WHAT TO WORK ON — Pull out every row below that contains the word "further" and copy each of those rows in full.

RECORDS FOR THIS TASK —
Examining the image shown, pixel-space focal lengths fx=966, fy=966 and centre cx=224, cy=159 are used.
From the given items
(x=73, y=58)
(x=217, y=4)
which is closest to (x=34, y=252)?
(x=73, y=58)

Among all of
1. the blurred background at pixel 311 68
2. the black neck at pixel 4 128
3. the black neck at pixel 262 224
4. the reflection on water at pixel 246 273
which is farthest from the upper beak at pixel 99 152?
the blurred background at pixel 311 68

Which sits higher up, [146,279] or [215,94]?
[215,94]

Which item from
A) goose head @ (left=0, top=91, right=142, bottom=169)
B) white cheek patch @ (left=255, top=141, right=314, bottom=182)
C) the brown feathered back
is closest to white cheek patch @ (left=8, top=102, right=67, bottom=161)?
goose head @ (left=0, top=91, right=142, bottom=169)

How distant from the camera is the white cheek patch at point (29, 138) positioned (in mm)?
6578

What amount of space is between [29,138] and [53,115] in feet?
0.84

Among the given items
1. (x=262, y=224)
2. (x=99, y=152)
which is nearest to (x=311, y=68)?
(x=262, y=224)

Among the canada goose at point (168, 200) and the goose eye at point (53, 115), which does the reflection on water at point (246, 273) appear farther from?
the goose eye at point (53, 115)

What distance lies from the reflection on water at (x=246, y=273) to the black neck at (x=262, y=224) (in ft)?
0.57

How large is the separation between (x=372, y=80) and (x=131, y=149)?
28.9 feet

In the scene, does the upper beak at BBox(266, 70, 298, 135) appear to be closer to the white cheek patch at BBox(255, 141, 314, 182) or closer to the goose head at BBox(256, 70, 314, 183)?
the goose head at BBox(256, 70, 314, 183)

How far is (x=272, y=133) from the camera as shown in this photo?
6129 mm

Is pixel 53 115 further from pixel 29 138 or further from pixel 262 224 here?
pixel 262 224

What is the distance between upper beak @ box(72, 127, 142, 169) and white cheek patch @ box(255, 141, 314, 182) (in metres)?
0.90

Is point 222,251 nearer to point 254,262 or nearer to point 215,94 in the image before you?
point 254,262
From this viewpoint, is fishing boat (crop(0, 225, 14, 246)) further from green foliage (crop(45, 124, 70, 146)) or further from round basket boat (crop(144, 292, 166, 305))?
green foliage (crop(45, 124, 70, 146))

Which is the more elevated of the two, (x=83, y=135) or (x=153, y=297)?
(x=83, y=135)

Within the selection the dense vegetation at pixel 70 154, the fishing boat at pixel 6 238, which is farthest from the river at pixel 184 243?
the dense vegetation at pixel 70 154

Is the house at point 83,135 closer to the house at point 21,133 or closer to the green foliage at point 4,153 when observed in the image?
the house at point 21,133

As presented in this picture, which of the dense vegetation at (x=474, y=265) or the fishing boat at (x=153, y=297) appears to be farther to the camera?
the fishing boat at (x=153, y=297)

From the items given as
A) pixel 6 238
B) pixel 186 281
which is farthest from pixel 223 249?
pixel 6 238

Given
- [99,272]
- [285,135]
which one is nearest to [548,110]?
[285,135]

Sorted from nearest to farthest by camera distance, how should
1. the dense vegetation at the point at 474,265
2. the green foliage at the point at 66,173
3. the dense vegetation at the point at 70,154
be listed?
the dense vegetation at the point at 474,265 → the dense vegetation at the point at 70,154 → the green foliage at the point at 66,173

* * *

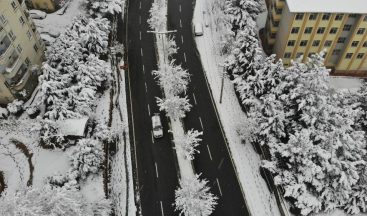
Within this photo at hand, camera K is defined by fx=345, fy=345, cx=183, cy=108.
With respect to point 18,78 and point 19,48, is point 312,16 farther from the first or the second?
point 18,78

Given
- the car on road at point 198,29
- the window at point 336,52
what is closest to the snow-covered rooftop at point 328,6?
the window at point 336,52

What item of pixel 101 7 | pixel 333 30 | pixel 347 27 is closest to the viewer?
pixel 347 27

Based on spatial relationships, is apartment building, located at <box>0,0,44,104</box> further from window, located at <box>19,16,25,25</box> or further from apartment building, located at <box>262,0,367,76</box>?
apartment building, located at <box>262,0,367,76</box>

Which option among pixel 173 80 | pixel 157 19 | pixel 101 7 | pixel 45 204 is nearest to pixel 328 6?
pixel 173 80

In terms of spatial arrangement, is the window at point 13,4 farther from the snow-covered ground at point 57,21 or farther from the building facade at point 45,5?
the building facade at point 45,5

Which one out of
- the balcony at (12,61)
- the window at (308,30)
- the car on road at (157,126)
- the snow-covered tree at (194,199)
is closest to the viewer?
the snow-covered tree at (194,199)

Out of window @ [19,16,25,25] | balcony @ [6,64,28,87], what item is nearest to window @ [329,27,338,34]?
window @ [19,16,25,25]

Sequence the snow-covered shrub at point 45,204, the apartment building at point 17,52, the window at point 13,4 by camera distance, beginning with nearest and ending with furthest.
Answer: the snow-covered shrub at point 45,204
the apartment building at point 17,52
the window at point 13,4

--

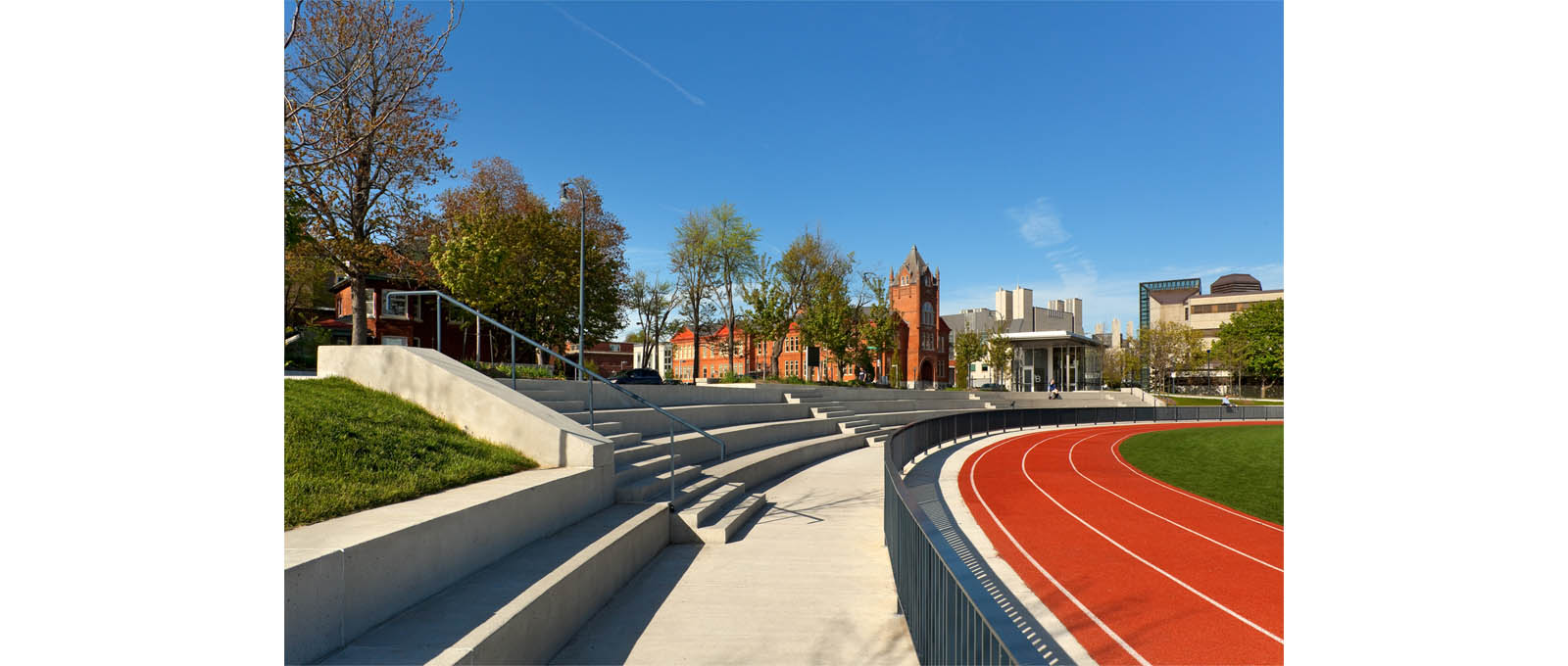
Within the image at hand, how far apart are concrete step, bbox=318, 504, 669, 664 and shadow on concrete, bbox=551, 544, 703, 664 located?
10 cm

ANSWER TO THE PROBLEM —
Is pixel 53 115 further from pixel 29 138 or further from pixel 262 224 here?
From this viewpoint, is fishing boat (crop(0, 225, 14, 246)) further from green foliage (crop(45, 124, 70, 146)) or further from round basket boat (crop(144, 292, 166, 305))?
Based on spatial relationships, is apartment building, located at <box>0,0,44,104</box> further from window, located at <box>19,16,25,25</box> or further from apartment building, located at <box>262,0,367,76</box>?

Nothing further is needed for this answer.